EXERCISE REQUIREMENTS: Put the records below into a Markdown table with the columns Row and Line, numbering each non-blank line in order and skipping blank lines. Leave the pictures out.

ITEMS:

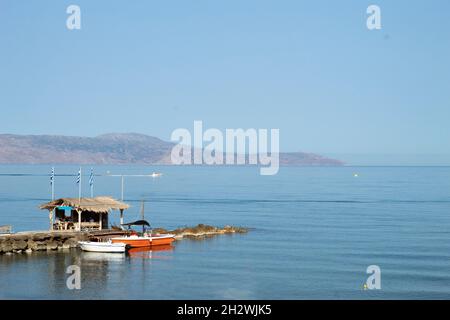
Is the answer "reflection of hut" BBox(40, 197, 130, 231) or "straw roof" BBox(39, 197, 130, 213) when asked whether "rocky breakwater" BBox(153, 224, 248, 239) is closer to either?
"reflection of hut" BBox(40, 197, 130, 231)

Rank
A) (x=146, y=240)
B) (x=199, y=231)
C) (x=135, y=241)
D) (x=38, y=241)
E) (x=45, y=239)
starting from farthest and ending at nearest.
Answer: (x=199, y=231) → (x=146, y=240) → (x=135, y=241) → (x=45, y=239) → (x=38, y=241)

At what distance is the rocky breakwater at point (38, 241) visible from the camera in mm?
63000

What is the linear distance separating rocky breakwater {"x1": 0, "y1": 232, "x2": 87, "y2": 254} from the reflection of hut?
7.22 ft

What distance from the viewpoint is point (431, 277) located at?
54.1 metres

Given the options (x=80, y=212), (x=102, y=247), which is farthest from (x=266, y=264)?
(x=80, y=212)

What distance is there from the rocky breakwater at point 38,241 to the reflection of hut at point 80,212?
2.20m

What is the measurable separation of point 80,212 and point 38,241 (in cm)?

RESPONSE BELOW:
| Row | Line |
|---|---|
| 1 | Is the answer "reflection of hut" BBox(40, 197, 130, 231) or "straw roof" BBox(39, 197, 130, 213) when asked whether "rocky breakwater" BBox(153, 224, 248, 239) is closer to either? |
| 2 | "reflection of hut" BBox(40, 197, 130, 231) |
| 3 | Rank |
| 4 | A) (x=146, y=240) |
| 5 | B) (x=199, y=231) |
| 6 | C) (x=135, y=241) |
| 7 | D) (x=38, y=241) |
| 8 | E) (x=45, y=239) |
| 9 | starting from farthest and ending at nearest. |
| 10 | Answer: (x=199, y=231) → (x=146, y=240) → (x=135, y=241) → (x=45, y=239) → (x=38, y=241) |
| 11 | At what distance is the rocky breakwater at point (38, 241) visible from the camera in mm? |
| 12 | 63000 |
| 13 | What is the linear distance separating rocky breakwater {"x1": 0, "y1": 232, "x2": 87, "y2": 254} from the reflection of hut? |
| 14 | 7.22 ft |
| 15 | What distance from the viewpoint is point (431, 277) located at? |
| 16 | 54.1 metres |
| 17 | Given the options (x=80, y=212), (x=102, y=247), which is farthest from (x=266, y=264)? |
| 18 | (x=80, y=212) |
| 19 | What distance is there from the rocky breakwater at point 38,241 to the reflection of hut at point 80,212? |
| 20 | 2.20m |
| 21 | What is the measurable separation of point 80,212 and point 38,241 (in cm)? |